On other occasions, the government said, Thompson put his name in emails but tried to make them lead back to the girlfriend. “Juan Thompson . . . put two bombs in the office of the Jewish center today. He wants to create Jewish newtown tomorrow,” an email to one unspecified location allegedly said, referring to the Newtown, Connecticut, massacre.

He also allegedly used his Twitter account to blame the girlfriend, who he described as “a filthy anti-Semite,” officials said.

“She, though I can’t prove it, even sent a bomb threat in my name to a Jewish center,” he said in a Feb. 24 post. “I got a visit from the FBI. So now I’m battling the racist FBI and this vile, evil, racist white woman. I’m afraid … we know what happens when white women use the law to go after black men.”

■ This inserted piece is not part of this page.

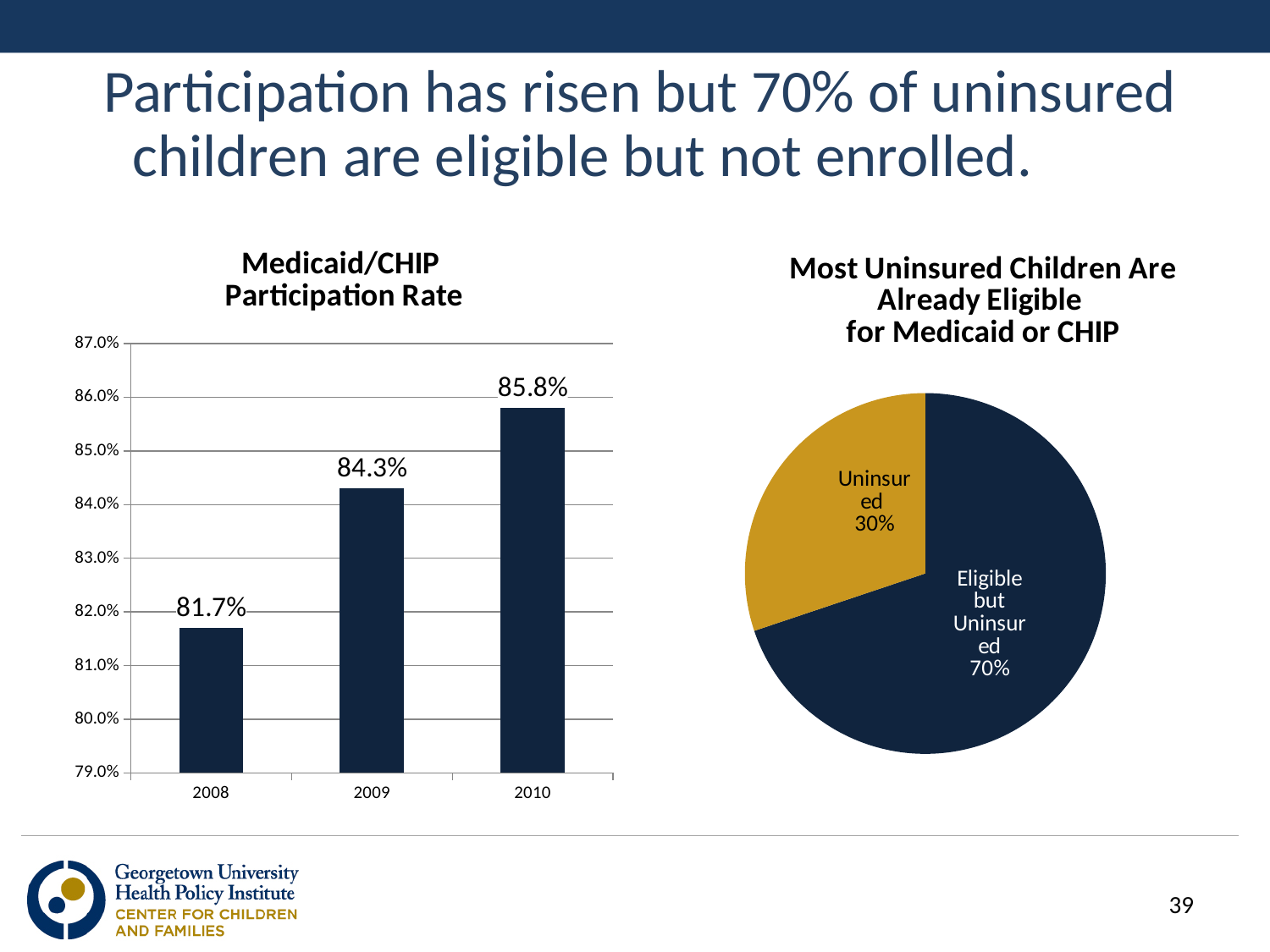
In the Medicaid/CHIP Participation Rate chart, what is the participation rate for 2009? 84.3% In the Medicaid/CHIP Participation Rate chart, what is the difference between the 2010 and 2008 participation rates? 4.1% In the Medicaid/CHIP Participation Rate chart, how many years are shown? 3 In the Medicaid/CHIP Participation Rate chart, which year has the lowest participation rate? 2008 In the Medicaid/CHIP Participation Rate chart, what is the participation rate for 2010? 85.8% In the Medicaid/CHIP Participation Rate chart, does the participation rate rise or fall from 2008 to 2010? rise In the Medicaid/CHIP Participation Rate chart, is the participation rate for 2008 greater or less than 82.0%? less What kind of chart is the chart on the right side of the slide? pie chart In the Medicaid/CHIP Participation Rate chart, which year has the highest participation rate? 2010 What kind of chart is the Medicaid/CHIP Participation Rate chart? bar chart In the Most Uninsured Children Are Already Eligible for Medicaid or CHIP chart, what share of the pie is Eligible but Uninsured? 70% In the Most Uninsured Children Are Already Eligible for Medicaid or CHIP chart, which slice is larger, Uninsured or Eligible but Uninsured? Eligible but Uninsured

The ADL, one of his targets, said Thompson was on their radar. The group said he was a Vassar graduate who previously lived in New York City, whose “left wing” writings included depictions of police as “evil sociopaths” and called Obama a “rotten collaborating liberal.”

He once used the Twitter handle “Juan X,” the ADL said, and announced last year he was running for mayor of St Louis to “fight back against Trumpian fascism and socio-economic terrorism,” raising $25 on a GoFundMe page to finance the political bid.